Set exercise: Please give the rows below as a JSON list of strings, one string per line, leaving out blank lines.

# start of Records provided

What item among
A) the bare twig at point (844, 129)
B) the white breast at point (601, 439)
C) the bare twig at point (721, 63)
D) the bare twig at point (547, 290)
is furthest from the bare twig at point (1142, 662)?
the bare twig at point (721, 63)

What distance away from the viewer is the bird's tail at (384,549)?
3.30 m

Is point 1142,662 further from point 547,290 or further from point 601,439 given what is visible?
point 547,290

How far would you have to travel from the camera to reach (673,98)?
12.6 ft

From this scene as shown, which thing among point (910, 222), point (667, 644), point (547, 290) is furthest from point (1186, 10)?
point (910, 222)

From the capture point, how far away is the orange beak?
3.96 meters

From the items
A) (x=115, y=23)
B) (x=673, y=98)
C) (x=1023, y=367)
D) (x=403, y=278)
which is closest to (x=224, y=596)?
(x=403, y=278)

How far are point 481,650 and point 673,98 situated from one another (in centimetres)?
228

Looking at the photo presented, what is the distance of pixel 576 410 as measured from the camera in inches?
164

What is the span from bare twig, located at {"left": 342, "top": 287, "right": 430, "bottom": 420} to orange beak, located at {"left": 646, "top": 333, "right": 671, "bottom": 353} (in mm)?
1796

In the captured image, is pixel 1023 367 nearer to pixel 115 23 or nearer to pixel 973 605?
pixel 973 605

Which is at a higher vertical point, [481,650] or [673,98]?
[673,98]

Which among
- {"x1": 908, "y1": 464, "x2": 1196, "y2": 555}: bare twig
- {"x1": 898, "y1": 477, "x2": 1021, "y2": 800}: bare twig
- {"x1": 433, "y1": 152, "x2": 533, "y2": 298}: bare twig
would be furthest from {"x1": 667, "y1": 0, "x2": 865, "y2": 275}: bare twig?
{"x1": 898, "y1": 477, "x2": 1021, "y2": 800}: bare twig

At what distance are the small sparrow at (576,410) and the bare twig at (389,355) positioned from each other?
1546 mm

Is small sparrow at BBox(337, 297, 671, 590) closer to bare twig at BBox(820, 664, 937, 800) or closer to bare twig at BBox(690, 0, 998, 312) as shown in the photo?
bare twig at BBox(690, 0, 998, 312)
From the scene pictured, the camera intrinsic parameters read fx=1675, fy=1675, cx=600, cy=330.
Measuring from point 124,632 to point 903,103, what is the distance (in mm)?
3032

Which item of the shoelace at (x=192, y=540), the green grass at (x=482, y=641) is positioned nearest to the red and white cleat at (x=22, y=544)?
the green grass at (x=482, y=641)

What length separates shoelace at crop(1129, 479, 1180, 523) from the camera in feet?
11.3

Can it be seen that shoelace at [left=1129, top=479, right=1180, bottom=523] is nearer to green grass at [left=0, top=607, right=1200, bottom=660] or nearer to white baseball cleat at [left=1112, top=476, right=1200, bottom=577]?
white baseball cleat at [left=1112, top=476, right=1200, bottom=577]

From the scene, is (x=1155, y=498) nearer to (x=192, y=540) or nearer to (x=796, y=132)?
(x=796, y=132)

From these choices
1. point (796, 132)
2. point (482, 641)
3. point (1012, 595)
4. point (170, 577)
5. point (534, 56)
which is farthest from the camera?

# end of Records provided

Finished exercise:
[
  "What item among",
  "A) the bare twig at point (844, 129)",
  "B) the white breast at point (601, 439)",
  "C) the bare twig at point (721, 63)",
  "D) the bare twig at point (547, 290)",
  "is furthest from the bare twig at point (1142, 662)?",
  "the bare twig at point (721, 63)",
  "What distance away from the viewer is the bird's tail at (384,549)?",
  "3.30 m",
  "Is point 1142,662 further from point 547,290 or further from point 601,439 given what is visible?",
  "point 547,290",
  "How far would you have to travel from the camera to reach (673,98)?",
  "12.6 ft",
  "From this scene as shown, which thing among point (910, 222), point (667, 644), point (547, 290) is furthest from point (1186, 10)?",
  "point (910, 222)",
  "From the capture point, how far away is the orange beak?",
  "3.96 meters",
  "From the items",
  "A) (x=115, y=23)",
  "B) (x=673, y=98)",
  "C) (x=1023, y=367)",
  "D) (x=403, y=278)",
  "which is closest to (x=224, y=596)?",
  "(x=403, y=278)",
  "How far are point 481,650 and point 673,98 situated from one another (in centimetres)?",
  "228",
  "Looking at the photo presented, what is the distance of pixel 576 410 as measured from the camera in inches?",
  "164",
  "What is the span from bare twig, located at {\"left\": 342, \"top\": 287, \"right\": 430, \"bottom\": 420} to orange beak, located at {\"left\": 646, \"top\": 333, \"right\": 671, \"bottom\": 353} (in mm)?",
  "1796",
  "In the captured image, is pixel 1023 367 nearer to pixel 115 23 or nearer to pixel 973 605?",
  "pixel 973 605",
  "Which is at a higher vertical point, [481,650] or [673,98]?",
  "[673,98]",
  "Which among",
  "- {\"x1\": 908, \"y1\": 464, \"x2\": 1196, \"y2\": 555}: bare twig",
  "- {\"x1\": 898, \"y1\": 477, \"x2\": 1021, \"y2\": 800}: bare twig",
  "- {\"x1\": 433, \"y1\": 152, \"x2\": 533, \"y2\": 298}: bare twig",
  "would be furthest from {\"x1\": 667, \"y1\": 0, \"x2\": 865, \"y2\": 275}: bare twig?",
  "{\"x1\": 898, \"y1\": 477, \"x2\": 1021, \"y2\": 800}: bare twig",
  "At what distance are the small sparrow at (576,410) and the bare twig at (389,355) positioned from each other?",
  "1546 mm",
  "Is small sparrow at BBox(337, 297, 671, 590) closer to bare twig at BBox(820, 664, 937, 800) or closer to bare twig at BBox(690, 0, 998, 312) as shown in the photo?",
  "bare twig at BBox(690, 0, 998, 312)",
  "From the scene pictured, the camera intrinsic parameters read fx=1675, fy=1675, cx=600, cy=330.",
  "Measuring from point 124,632 to point 903,103, what is the distance (in mm)?",
  "3032",
  "Which item of the shoelace at (x=192, y=540), the green grass at (x=482, y=641) is positioned nearest to the red and white cleat at (x=22, y=544)?",
  "the green grass at (x=482, y=641)",
  "What length separates shoelace at crop(1129, 479, 1180, 523) from the camera in feet?",
  "11.3",
  "Can it be seen that shoelace at [left=1129, top=479, right=1180, bottom=523] is nearer to green grass at [left=0, top=607, right=1200, bottom=660] or nearer to white baseball cleat at [left=1112, top=476, right=1200, bottom=577]?",
  "white baseball cleat at [left=1112, top=476, right=1200, bottom=577]",
  "From the scene, is (x=1155, y=498) nearer to (x=192, y=540) or nearer to (x=796, y=132)?",
  "(x=796, y=132)",
  "From these choices",
  "1. point (796, 132)",
  "2. point (482, 641)",
  "3. point (1012, 595)",
  "4. point (170, 577)",
  "5. point (534, 56)",
  "which is farthest from the camera?"
]